Mark Dickinson added the comment:

Choice of algorithm is a bit tricky here. There are a couple of obvious 
algorithms that work mathematically but result in significant accuracy loss in 
an IEEE 754 floating-point implementation: one is `exp(mean(map(log, 
my_numbers)))`, where the log calls can introduce significant loss of 
information, and the other is `prod(x**(1./len(my_numbers)) for x in 
my_numbers)`, where the `**(1./n)` operation similarly discards information.
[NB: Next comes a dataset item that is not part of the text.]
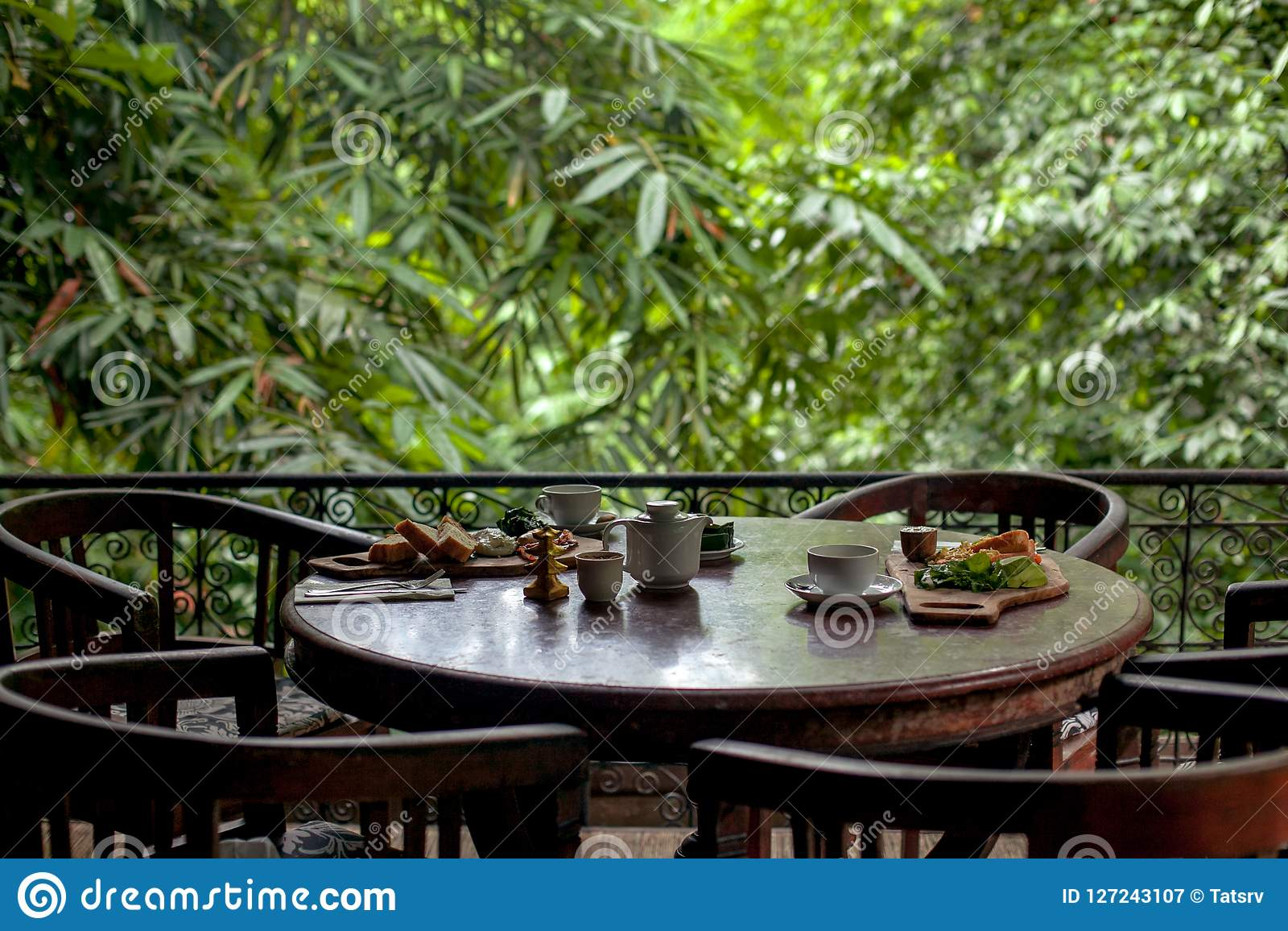 Stołu set dla śniadania przy wygodną restauracją na greenery tarasie w Bali stylu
A 
better algorithm numerically is `prod(my_numbers)**(1./len(my_numbers))`, but 
that's likely to overflow quickly for large datasets (and/or datasets 
containing large values).

I'd suggest something along the lines of 
`prod(my_numbers)**(1./len(my_numbers))`, but keeping track of the exponent of 
the product separately and renormalizing where necessary to avoid overflow.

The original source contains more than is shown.